[[ Input material open ]]

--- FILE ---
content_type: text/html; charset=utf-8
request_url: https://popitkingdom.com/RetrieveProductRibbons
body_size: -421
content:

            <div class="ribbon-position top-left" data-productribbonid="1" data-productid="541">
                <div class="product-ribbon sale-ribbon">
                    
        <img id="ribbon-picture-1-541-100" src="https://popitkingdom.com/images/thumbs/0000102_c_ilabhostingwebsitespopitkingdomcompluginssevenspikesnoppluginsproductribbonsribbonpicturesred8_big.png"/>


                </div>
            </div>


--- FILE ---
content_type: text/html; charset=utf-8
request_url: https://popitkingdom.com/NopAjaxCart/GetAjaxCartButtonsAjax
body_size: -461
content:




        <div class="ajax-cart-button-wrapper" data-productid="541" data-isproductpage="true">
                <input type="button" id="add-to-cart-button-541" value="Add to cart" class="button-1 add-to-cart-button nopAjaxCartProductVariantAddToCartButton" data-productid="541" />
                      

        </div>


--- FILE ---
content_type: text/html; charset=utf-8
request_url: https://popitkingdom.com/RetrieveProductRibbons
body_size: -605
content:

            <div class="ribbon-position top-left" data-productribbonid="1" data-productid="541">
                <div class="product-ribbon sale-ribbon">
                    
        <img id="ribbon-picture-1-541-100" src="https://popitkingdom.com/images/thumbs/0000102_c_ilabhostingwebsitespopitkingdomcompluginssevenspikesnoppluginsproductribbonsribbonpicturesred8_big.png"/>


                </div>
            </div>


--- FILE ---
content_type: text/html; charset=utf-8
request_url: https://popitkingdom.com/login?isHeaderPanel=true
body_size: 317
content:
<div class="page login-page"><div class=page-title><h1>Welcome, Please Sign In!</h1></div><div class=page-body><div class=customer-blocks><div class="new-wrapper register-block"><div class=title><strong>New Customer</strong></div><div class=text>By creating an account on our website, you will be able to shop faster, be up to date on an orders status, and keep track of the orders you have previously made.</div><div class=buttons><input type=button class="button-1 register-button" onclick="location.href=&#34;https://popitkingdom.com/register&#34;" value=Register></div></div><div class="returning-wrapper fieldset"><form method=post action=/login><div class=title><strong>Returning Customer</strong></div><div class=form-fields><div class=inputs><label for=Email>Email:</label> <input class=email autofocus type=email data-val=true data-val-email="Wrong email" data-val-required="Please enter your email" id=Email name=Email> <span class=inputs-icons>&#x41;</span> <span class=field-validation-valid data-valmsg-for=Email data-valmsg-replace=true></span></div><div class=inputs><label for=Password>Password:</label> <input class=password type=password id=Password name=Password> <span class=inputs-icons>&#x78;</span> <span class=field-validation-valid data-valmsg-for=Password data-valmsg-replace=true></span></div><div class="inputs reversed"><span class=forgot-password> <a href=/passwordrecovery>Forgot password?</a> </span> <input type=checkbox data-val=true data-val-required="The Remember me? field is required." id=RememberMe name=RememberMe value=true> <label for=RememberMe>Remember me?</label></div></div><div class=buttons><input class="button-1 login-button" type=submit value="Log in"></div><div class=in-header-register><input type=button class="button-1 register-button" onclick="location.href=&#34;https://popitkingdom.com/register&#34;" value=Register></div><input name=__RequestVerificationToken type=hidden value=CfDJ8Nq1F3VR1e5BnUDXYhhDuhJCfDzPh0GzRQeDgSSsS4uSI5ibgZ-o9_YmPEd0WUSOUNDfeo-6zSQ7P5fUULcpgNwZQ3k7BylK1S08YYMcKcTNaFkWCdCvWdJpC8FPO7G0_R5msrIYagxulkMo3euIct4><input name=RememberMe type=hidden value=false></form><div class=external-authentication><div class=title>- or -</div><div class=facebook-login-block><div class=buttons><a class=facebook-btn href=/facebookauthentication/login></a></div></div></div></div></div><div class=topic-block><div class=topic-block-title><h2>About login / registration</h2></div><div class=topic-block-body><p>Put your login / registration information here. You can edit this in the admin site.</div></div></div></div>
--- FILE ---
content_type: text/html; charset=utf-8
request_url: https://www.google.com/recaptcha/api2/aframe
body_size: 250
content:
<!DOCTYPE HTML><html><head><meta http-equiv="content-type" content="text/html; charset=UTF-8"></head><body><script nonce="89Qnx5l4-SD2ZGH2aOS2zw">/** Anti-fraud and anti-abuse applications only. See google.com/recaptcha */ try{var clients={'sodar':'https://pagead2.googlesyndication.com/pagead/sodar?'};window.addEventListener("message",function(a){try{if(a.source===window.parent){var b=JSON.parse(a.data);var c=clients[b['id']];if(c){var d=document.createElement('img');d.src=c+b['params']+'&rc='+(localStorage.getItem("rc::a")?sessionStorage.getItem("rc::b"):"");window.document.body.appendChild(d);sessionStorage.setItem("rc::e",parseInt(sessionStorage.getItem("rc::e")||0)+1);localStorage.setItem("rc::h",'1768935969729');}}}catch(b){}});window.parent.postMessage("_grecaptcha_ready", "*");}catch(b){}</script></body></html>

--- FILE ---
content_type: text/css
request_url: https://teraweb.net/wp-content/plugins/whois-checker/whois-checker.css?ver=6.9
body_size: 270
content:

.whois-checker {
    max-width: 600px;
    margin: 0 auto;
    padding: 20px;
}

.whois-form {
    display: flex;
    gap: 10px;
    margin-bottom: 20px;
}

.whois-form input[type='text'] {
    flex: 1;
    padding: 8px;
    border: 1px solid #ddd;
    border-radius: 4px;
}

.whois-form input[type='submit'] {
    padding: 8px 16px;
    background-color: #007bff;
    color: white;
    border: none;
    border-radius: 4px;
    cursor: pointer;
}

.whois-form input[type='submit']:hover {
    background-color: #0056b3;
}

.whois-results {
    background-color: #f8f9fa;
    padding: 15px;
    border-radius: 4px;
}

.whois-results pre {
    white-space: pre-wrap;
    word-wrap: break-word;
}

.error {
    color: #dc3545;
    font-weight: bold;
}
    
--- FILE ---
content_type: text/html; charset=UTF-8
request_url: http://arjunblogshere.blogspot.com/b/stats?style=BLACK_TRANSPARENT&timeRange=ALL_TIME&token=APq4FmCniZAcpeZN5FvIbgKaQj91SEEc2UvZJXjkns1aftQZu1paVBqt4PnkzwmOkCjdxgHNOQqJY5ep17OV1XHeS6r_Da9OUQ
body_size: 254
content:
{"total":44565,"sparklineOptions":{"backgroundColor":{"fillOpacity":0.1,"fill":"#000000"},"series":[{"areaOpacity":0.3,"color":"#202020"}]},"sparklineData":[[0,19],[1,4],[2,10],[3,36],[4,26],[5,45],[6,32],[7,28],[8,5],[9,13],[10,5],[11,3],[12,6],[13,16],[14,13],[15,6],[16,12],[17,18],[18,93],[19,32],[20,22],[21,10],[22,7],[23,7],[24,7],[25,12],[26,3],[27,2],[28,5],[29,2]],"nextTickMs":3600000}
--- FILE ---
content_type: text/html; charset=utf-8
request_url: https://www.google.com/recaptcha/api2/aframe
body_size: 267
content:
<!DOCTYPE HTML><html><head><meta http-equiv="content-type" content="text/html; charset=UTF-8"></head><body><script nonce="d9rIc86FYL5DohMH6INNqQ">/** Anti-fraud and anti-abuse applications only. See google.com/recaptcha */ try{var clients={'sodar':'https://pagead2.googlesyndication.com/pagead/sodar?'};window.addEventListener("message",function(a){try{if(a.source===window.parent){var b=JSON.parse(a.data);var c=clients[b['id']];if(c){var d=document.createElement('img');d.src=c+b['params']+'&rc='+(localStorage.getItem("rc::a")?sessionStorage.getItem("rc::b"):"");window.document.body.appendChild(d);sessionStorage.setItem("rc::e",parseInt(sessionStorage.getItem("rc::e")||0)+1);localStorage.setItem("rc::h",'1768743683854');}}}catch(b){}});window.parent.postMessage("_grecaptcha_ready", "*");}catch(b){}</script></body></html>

[[ Input material closed ]]

# Aim of the exercise
Would you please copy every line in the data that contains the word "checker"?

# Task answer
request_url: https://teraweb.net/wp-content/plugins/whois-checker/whois-checker.css?ver=6.9
.whois-checker {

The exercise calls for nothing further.